**Stated problem 1**
According to the DBToaster page, which command line option makes it produce C++ code?
** Start Text shown **
C++ Code Generation
Warning: This BETA API is not final, and subject to change before release.

1. Quickstart Guide

DBToaster generates C++ code for incrementally maintaining the results of a given set of queries if CPP is specified as the output language (-l cpp command line option). In this case DBToaster produces a C++ header file containing a set of datastructures (tlq_t, data_t and Program) required for executing the sql program.

Let's consider the following sql query:

$> cat test/queries/simple/rs_example1.sql CREATE TABLE R(A int, B int) FROM FILE '../../experiments/data/tiny/r.dat' LINE DELIMITED CSV (fields := ','); CREATE STREAM S(B int, C int) FROM FILE '../../experiments/data/tiny/s.dat' LINE DELIMITED CSV (fields := ','); SELECT SUM(r.A*s.C) as RESULT FROM R r, S s WHERE r.B = s.B;
The corresponding C++ header file can be obtained by running:
$> bin/dbtoaster test/queries/simple/rs_example1.sql -l cpp -o rs_example1.hpp

Alternatively, DBToaster can build a standalone binary (if the -c [binary name] flag is present) by compiling the generated header file against lib/dbt_c++/main.cpp, which provides code for executing the sql program and printing the results.
** End Text shown **
**Stated problem 2**
Copy out the records below word for word, leaving out the pictures.
** Start Provided records **
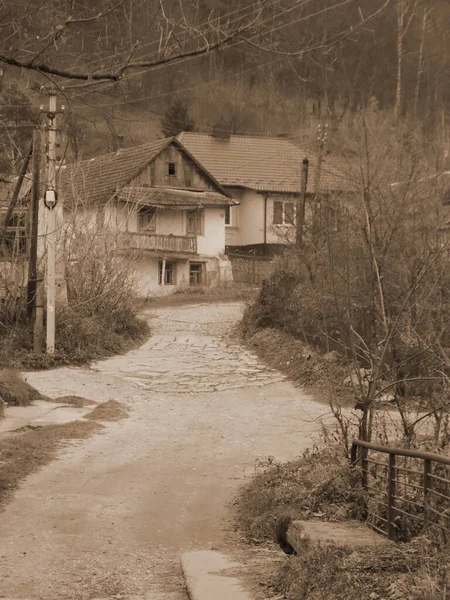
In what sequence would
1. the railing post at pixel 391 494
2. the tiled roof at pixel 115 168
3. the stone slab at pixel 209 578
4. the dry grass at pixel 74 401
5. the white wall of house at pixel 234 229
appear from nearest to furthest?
the stone slab at pixel 209 578 < the railing post at pixel 391 494 < the dry grass at pixel 74 401 < the tiled roof at pixel 115 168 < the white wall of house at pixel 234 229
** End Provided records **
**Complete response 1**
-l cpp

**Complete response 2**
In what sequence would
1. the railing post at pixel 391 494
2. the tiled roof at pixel 115 168
3. the stone slab at pixel 209 578
4. the dry grass at pixel 74 401
5. the white wall of house at pixel 234 229
appear from nearest to furthest?
the stone slab at pixel 209 578 < the railing post at pixel 391 494 < the dry grass at pixel 74 401 < the tiled roof at pixel 115 168 < the white wall of house at pixel 234 229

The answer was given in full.